La Cour de justice de l'Union européenne (CJUE) a menacé lundi la Pologne d'une astreinte "d'au moins 100.000 euros par jour" si elle ne cessait pas "immédiatement" l'abattage des arbres dans la forêt de Bialowieza, une des forêts naturelles les mieux conservées d'Europe. "Sauf cas exceptionnel et strictement nécessaire pour assurer la sécurité publique, la Pologne doit cesser immédiatement les opérations de gestion forestière active dans la forêt de Bialowieza", a indiqué la CJUE, basée à Luxembourg, dans une ordonnance. "Si la violation de cette injonction devait être constatée, la Cour ordonnera à la Pologne de payer à la Commission une astreinte d'au moins 100.000 euros par jour", poursuit-elle.

Bras de fer judiciaire.
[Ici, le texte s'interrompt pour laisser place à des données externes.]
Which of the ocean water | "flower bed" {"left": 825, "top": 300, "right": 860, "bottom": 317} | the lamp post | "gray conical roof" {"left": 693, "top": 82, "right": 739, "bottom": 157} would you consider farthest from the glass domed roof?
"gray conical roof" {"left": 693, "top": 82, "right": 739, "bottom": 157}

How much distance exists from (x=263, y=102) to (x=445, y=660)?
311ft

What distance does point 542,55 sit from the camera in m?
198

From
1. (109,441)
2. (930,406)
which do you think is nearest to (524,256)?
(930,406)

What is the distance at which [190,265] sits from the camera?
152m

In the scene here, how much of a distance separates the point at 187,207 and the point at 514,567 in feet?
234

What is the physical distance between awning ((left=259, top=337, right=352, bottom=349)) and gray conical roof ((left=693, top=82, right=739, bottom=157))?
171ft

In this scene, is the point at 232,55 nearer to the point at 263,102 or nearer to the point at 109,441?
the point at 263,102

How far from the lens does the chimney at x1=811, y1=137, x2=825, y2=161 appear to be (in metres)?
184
Site classé Natura 2000 et protégé par l'Unesco, la forêt de Bialowieza est au cœur d'un bras-de-fer juridico-environnemental depuis plusieurs mois entre l'UE et le gouvernement polonais. La Commission accuse Varsovie de coupes illégales à Bialowieza, un massif héritier des grandes forêts primaires d'Europe, et a porté l'affaire devant la justice européenne. Le 27 juillet, la CJUE avait ordonné la suspension immédiate des opérations d'abattage d'arbres dans cette forêt située au nord-est de la Pologne. 

Varsovie accuse en retour la justice européenne de manquer d'impartialité, affirmant procéder à des coupes "de protection" uniquement pour stopper la prolifération d'insectes xylophages, protéger le trafic routier et lutter contre les feux de forêt.
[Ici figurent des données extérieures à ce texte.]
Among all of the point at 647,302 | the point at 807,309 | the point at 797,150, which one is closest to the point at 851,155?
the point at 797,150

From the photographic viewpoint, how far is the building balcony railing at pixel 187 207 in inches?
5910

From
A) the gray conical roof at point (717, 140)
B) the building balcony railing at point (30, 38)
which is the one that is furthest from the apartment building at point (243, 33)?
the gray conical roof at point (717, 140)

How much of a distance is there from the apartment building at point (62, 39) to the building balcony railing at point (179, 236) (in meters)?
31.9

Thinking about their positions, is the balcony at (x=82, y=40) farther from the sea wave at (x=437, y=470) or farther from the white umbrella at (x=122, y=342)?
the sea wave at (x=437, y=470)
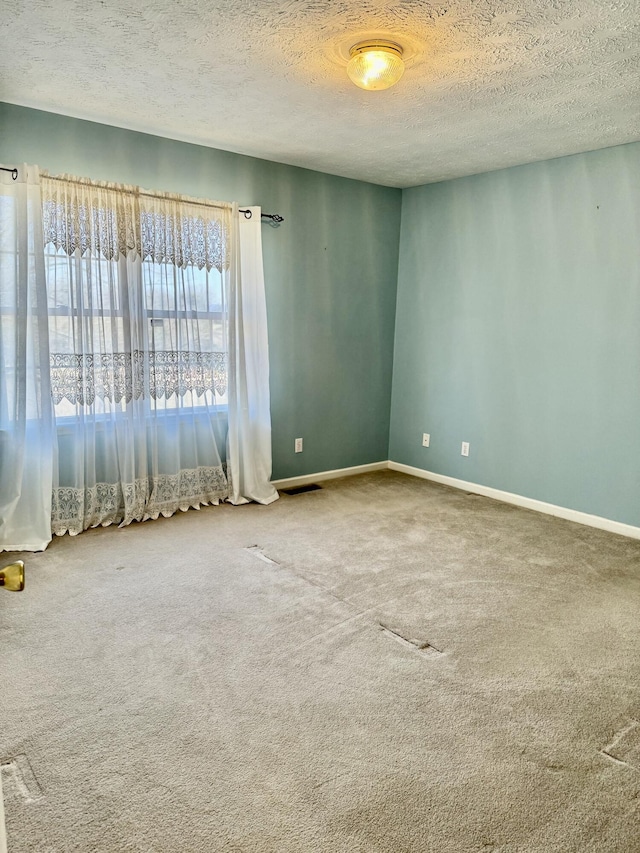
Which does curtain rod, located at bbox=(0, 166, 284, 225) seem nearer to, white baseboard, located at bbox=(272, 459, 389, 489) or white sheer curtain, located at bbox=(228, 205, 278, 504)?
white sheer curtain, located at bbox=(228, 205, 278, 504)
Des coupes de bois polémiques. Dans son ordonnance de lundi, la Cour demande à la Pologne de "communiquer à la Commission, au plus tard quinze jours à compter de la notification de l'ordonnance, toutes les mesures qu'elle aura adoptées afin de la respecter pleinement". Elle devra préciser "de manière motivée, les opérations de gestion forestière active en cause qu'elle prévoit de poursuivre en raison de leur nécessité pour assurer la sécurité publique". En mars 2016, le ministre polonais de l'Environnement avait donné son feu vert à un plan controversé permettant de développer l'exploitation du bois dans la forêt de Bialowieza, selon lui afin de répondre aux attaques d'insectes xylophages. Mais nombre de scientifiques et d'organisations environnementales contestent les arguments du gouvernement et protestent régulièrement sur place.